With that, he dismissed us. He didn't look back. He didn't offer a "how have you been?" or "it's good to see you." He simply went back to being the CEO, and I was just another line on his schedule.

The next ten minutes were a blur of Sarah handing me folders and showing me to a sleek, glass-walled conference room. My hands were cold as I flipped through the pages. Numbers. Analytics. Market trends. I tried to focus, but the image of Justine—the new Justine—was burned into my retinas.

How had he become this? The Justine I knew hated wearing shoes and spent his weekends drawing in tattered notebooks. This man looked like he had been forged in a furnace of ambition and steel.

When the door to the briefing room opened, my breath hitched.

He walked in alone. He didn't sit at the head of the long table; instead, he walked over to the espresso machine in the corner, his back to me.

“Black or with cream?” he asked.

“I… I don’t drink coffee this late,” I stammered.

“It’s 9:15 AM, Jimei,” he said, turning around with a porcelain cup in hand. He leaned against the counter, watching me with an intensity that made me want to shrink into my chair. “Or have you forgotten that, too?”

“I haven’t forgotten anything, Justine,” I said, the name slipping out before I could stop it.

His jaw tightened at the sound of his first name. He set the cup down with a sharp clack.

“In this building, I am Mr. Valderama. Or Sir. Never Justine.” He walked toward the table, pulling out a chair directly across from me. “The girl who sat on the pavement is gone. The boy who sat next to her is dead. We are here to work. Is that understood?”

The bluntness of it felt like a slap. I felt the familiar sting of tears behind my eyes—the same ones from that night by my window—but I refused to let them fall. Not here. Not in front of him.

“Perfectly,” I replied, my voice hardening. “I’m here because I’m the best person for this job, not because of some childhood history.”

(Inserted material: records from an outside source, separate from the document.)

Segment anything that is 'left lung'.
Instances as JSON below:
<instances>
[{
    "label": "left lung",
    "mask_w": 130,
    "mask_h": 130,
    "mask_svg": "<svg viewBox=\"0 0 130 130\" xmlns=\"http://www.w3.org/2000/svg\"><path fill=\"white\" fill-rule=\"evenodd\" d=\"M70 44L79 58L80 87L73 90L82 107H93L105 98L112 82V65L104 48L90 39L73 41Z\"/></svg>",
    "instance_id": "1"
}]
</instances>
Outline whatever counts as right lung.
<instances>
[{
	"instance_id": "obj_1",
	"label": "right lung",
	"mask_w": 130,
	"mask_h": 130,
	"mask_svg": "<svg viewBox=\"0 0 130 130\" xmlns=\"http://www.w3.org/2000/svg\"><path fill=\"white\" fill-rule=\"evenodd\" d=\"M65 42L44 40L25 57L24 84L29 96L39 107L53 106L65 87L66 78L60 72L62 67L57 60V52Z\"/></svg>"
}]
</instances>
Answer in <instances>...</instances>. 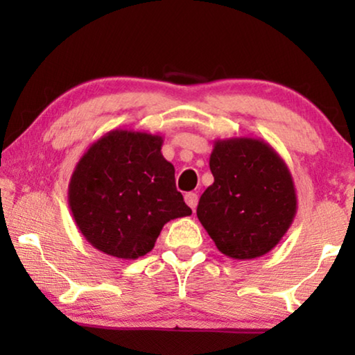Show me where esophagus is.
<instances>
[{
    "label": "esophagus",
    "mask_w": 355,
    "mask_h": 355,
    "mask_svg": "<svg viewBox=\"0 0 355 355\" xmlns=\"http://www.w3.org/2000/svg\"><path fill=\"white\" fill-rule=\"evenodd\" d=\"M184 200H186L187 205L191 207L193 211H196V207H197V202H198L197 193H193V192H187V193H186V197H184Z\"/></svg>",
    "instance_id": "esophagus-1"
}]
</instances>
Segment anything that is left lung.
Instances as JSON below:
<instances>
[{"label": "left lung", "instance_id": "1", "mask_svg": "<svg viewBox=\"0 0 355 355\" xmlns=\"http://www.w3.org/2000/svg\"><path fill=\"white\" fill-rule=\"evenodd\" d=\"M215 181L202 193L197 216L216 249L234 260L268 254L297 213L288 164L261 139H216L210 155Z\"/></svg>", "mask_w": 355, "mask_h": 355}]
</instances>
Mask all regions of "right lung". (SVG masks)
Returning a JSON list of instances; mask_svg holds the SVG:
<instances>
[{
  "instance_id": "obj_1",
  "label": "right lung",
  "mask_w": 355,
  "mask_h": 355,
  "mask_svg": "<svg viewBox=\"0 0 355 355\" xmlns=\"http://www.w3.org/2000/svg\"><path fill=\"white\" fill-rule=\"evenodd\" d=\"M162 145L158 134L114 129L77 162L67 202L82 236L96 250L135 260L153 249L168 221L192 215Z\"/></svg>"
}]
</instances>
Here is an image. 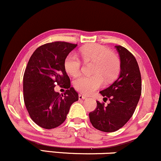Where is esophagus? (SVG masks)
Returning a JSON list of instances; mask_svg holds the SVG:
<instances>
[{
    "mask_svg": "<svg viewBox=\"0 0 161 161\" xmlns=\"http://www.w3.org/2000/svg\"><path fill=\"white\" fill-rule=\"evenodd\" d=\"M86 98H87V97H86V95H83L82 94L79 95V100H84V99H86Z\"/></svg>",
    "mask_w": 161,
    "mask_h": 161,
    "instance_id": "obj_1",
    "label": "esophagus"
}]
</instances>
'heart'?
Instances as JSON below:
<instances>
[{"instance_id": "1", "label": "heart", "mask_w": 161, "mask_h": 161, "mask_svg": "<svg viewBox=\"0 0 161 161\" xmlns=\"http://www.w3.org/2000/svg\"><path fill=\"white\" fill-rule=\"evenodd\" d=\"M85 61H94L93 75H78L73 80L75 90L85 95H90L103 85L104 75L106 79L115 76L120 69L119 58L111 52L107 47L101 44H92L80 49ZM66 71L72 75L80 72L81 60L76 54L72 53L65 59Z\"/></svg>"}]
</instances>
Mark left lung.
<instances>
[{
	"label": "left lung",
	"instance_id": "1",
	"mask_svg": "<svg viewBox=\"0 0 161 161\" xmlns=\"http://www.w3.org/2000/svg\"><path fill=\"white\" fill-rule=\"evenodd\" d=\"M121 60L119 76L107 89L100 92L107 106L97 101L95 111L89 113L92 125L104 132H114L122 128L135 112L141 95V76L138 64L131 53L115 46Z\"/></svg>",
	"mask_w": 161,
	"mask_h": 161
}]
</instances>
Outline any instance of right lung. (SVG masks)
<instances>
[{
    "mask_svg": "<svg viewBox=\"0 0 161 161\" xmlns=\"http://www.w3.org/2000/svg\"><path fill=\"white\" fill-rule=\"evenodd\" d=\"M77 44L56 41L40 46L30 58L24 75V99L31 119L45 129L65 121L70 106L79 99L70 87L65 59ZM56 84H64V95L56 93Z\"/></svg>",
    "mask_w": 161,
    "mask_h": 161,
    "instance_id": "right-lung-1",
    "label": "right lung"
}]
</instances>
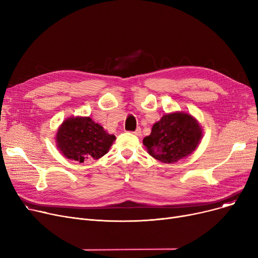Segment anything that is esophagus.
I'll return each mask as SVG.
<instances>
[{
  "label": "esophagus",
  "mask_w": 258,
  "mask_h": 258,
  "mask_svg": "<svg viewBox=\"0 0 258 258\" xmlns=\"http://www.w3.org/2000/svg\"><path fill=\"white\" fill-rule=\"evenodd\" d=\"M134 134L135 135H136V136H138V137H140L141 136V128L140 127H138L136 131H135L134 132Z\"/></svg>",
  "instance_id": "esophagus-1"
}]
</instances>
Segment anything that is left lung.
Wrapping results in <instances>:
<instances>
[{"instance_id": "8db88e82", "label": "left lung", "mask_w": 258, "mask_h": 258, "mask_svg": "<svg viewBox=\"0 0 258 258\" xmlns=\"http://www.w3.org/2000/svg\"><path fill=\"white\" fill-rule=\"evenodd\" d=\"M203 137L198 120L185 112L164 114L143 139L147 153L162 163L171 164L191 155Z\"/></svg>"}]
</instances>
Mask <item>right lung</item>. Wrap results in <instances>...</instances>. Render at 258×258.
I'll return each mask as SVG.
<instances>
[{
	"label": "right lung",
	"instance_id": "add662e5",
	"mask_svg": "<svg viewBox=\"0 0 258 258\" xmlns=\"http://www.w3.org/2000/svg\"><path fill=\"white\" fill-rule=\"evenodd\" d=\"M115 140L114 135L108 134L92 118L81 116L62 121L55 136L58 151L67 159L79 163L98 160L108 152Z\"/></svg>",
	"mask_w": 258,
	"mask_h": 258
}]
</instances>
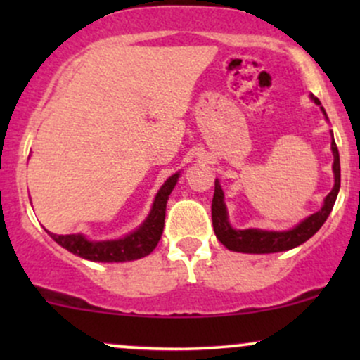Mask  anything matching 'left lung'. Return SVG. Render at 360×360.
<instances>
[{
  "mask_svg": "<svg viewBox=\"0 0 360 360\" xmlns=\"http://www.w3.org/2000/svg\"><path fill=\"white\" fill-rule=\"evenodd\" d=\"M311 100L320 105V100L311 96ZM321 108V106H320ZM323 115L326 117L325 110ZM333 139V135H332ZM332 152H333V176H335V184L332 191L326 194L323 206L316 213L309 214L303 221H300L295 229L286 230V232H271V230H259V229H247V230H235L229 221V213L223 198V189L220 181H214V194L212 203V218H213V230L217 238L229 250L243 252V254H272V252H283L295 249L311 238L321 225L326 221L333 205H335L338 189H340V157H338V148L335 140H332Z\"/></svg>",
  "mask_w": 360,
  "mask_h": 360,
  "instance_id": "obj_1",
  "label": "left lung"
}]
</instances>
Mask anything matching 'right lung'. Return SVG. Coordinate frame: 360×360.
Segmentation results:
<instances>
[{
	"label": "right lung",
	"instance_id": "add662e5",
	"mask_svg": "<svg viewBox=\"0 0 360 360\" xmlns=\"http://www.w3.org/2000/svg\"><path fill=\"white\" fill-rule=\"evenodd\" d=\"M179 179V172L172 174L162 188L157 193L154 205L146 221L134 230L131 233L125 235L118 240H88L84 235H57L47 232L51 237L64 247L65 250L72 252L74 255H79L82 259L93 260V262H127V260H137L146 257L155 249L160 240V235L164 230V218H166V205L169 194L172 193L174 186Z\"/></svg>",
	"mask_w": 360,
	"mask_h": 360
}]
</instances>
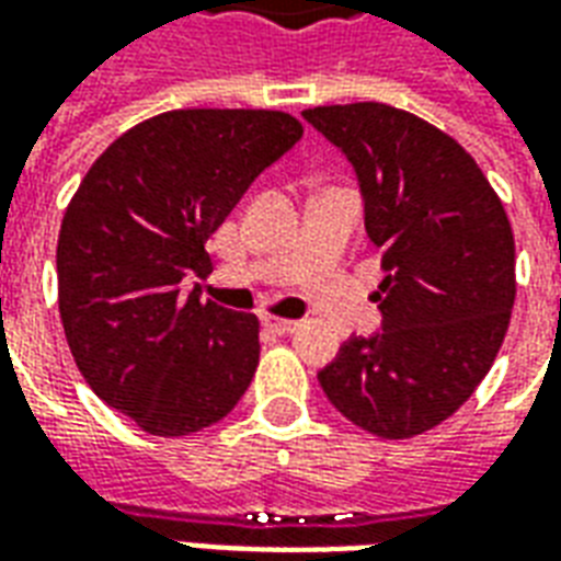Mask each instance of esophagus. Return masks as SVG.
<instances>
[{
    "mask_svg": "<svg viewBox=\"0 0 561 561\" xmlns=\"http://www.w3.org/2000/svg\"><path fill=\"white\" fill-rule=\"evenodd\" d=\"M264 328L279 333V336H288L294 330L300 328V321H291V318H276V316H264Z\"/></svg>",
    "mask_w": 561,
    "mask_h": 561,
    "instance_id": "34e87169",
    "label": "esophagus"
}]
</instances>
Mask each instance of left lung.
Here are the masks:
<instances>
[{
  "mask_svg": "<svg viewBox=\"0 0 561 561\" xmlns=\"http://www.w3.org/2000/svg\"><path fill=\"white\" fill-rule=\"evenodd\" d=\"M352 161L385 279L381 330L352 336L318 381L378 438L433 430L469 400L511 321L514 231L502 201L457 140L378 102L304 111Z\"/></svg>",
  "mask_w": 561,
  "mask_h": 561,
  "instance_id": "left-lung-1",
  "label": "left lung"
}]
</instances>
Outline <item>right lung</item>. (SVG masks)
<instances>
[{"instance_id": "obj_1", "label": "right lung", "mask_w": 561, "mask_h": 561, "mask_svg": "<svg viewBox=\"0 0 561 561\" xmlns=\"http://www.w3.org/2000/svg\"><path fill=\"white\" fill-rule=\"evenodd\" d=\"M304 138L282 111H168L104 149L56 245L59 318L80 376L149 435L221 421L257 369V318L183 294L245 188Z\"/></svg>"}]
</instances>
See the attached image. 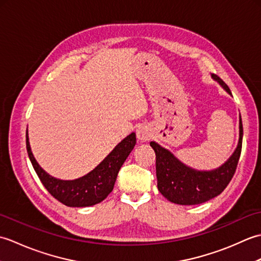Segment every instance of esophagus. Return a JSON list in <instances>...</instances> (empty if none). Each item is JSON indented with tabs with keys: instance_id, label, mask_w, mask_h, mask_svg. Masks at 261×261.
Segmentation results:
<instances>
[{
	"instance_id": "obj_1",
	"label": "esophagus",
	"mask_w": 261,
	"mask_h": 261,
	"mask_svg": "<svg viewBox=\"0 0 261 261\" xmlns=\"http://www.w3.org/2000/svg\"><path fill=\"white\" fill-rule=\"evenodd\" d=\"M136 135H137V139L140 142H147L151 139V132L149 130V127L145 125L138 127L136 131Z\"/></svg>"
}]
</instances>
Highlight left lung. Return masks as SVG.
I'll return each instance as SVG.
<instances>
[{"label":"left lung","mask_w":261,"mask_h":261,"mask_svg":"<svg viewBox=\"0 0 261 261\" xmlns=\"http://www.w3.org/2000/svg\"><path fill=\"white\" fill-rule=\"evenodd\" d=\"M212 79L231 94L229 86L218 75L212 74ZM242 136L243 127L240 116L239 142L234 152L221 167L207 171L188 167L167 149L151 141L150 146L156 153V175L159 192L168 201L179 205L201 204L220 195L236 173L242 148Z\"/></svg>","instance_id":"obj_1"}]
</instances>
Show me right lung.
<instances>
[{
	"instance_id": "1",
	"label": "right lung",
	"mask_w": 261,
	"mask_h": 261,
	"mask_svg": "<svg viewBox=\"0 0 261 261\" xmlns=\"http://www.w3.org/2000/svg\"><path fill=\"white\" fill-rule=\"evenodd\" d=\"M136 146V134L124 138L103 162L96 166L87 175L74 180H63L55 178L43 170L31 152L29 138L27 130V151L33 169L41 180L42 185L51 195L67 206L85 207L92 206L104 198L113 191L114 182L118 177L121 166L129 156Z\"/></svg>"
}]
</instances>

“Good,” he said, though he didn't look convinced. He slid a thick blue folder across the table toward me. “Then start with this. This is the merger with the Ortega Group. It’s the biggest deal in the company’s history. My fiancée, Elena Ortega, is the lead negotiator on their side. You’ll be working closely with her to coordinate the logistics.”

The word fiancée hit me like a physical blow. I felt the air leave my lungs again. I remembered the girl from the dreams—the pretty one, the confident one. Claire. Now there was an Elena. Different name, same story. He was always moving toward someone who wasn't me.

“Fiancée,” I repeated, the word tasting like ash.

“Yes,” Justine said, his expression unreadable. “The wedding is in December. It’s a strategic partnership as much as a personal one. Which is why everything must be perfect. No mistakes, Ms. Chen. I don’t tolerate them.”

He stood up, signaling the end of the meeting. He checked his watch—a sleek, silver piece that probably cost more than my college tuition.

“You have your assignments. My assistant will show you to your desk. It’s right outside my office.”

As he walked toward the door, he paused, his hand on the handle. For a fleeting second, he didn't look like a CEO. He looked tired.

“Jimei,” he said softly, without turning around.

“Yes?”

“Don’t look for the fireflies here. There’s no light left in this place.”

The door closed behind him with a soft, final click. I sat in the silent room, staring at the blue folder. I had wanted a fresh start. I had wanted to leave the past behind. But as I looked at the name Valderama embossed in gold on the cover, I realized that I hadn't escaped the dream at all.

I was just waking up to a much colder reality.

I opened the folder. The first thing I saw wasn't a graph or a chart. It was a photo of Justine and Elena at a gala, smiling, their hands intertwined. She was glowing. He was poised.

And I was just the girl from next door, hired to manage the details of a life I was no longer a part of.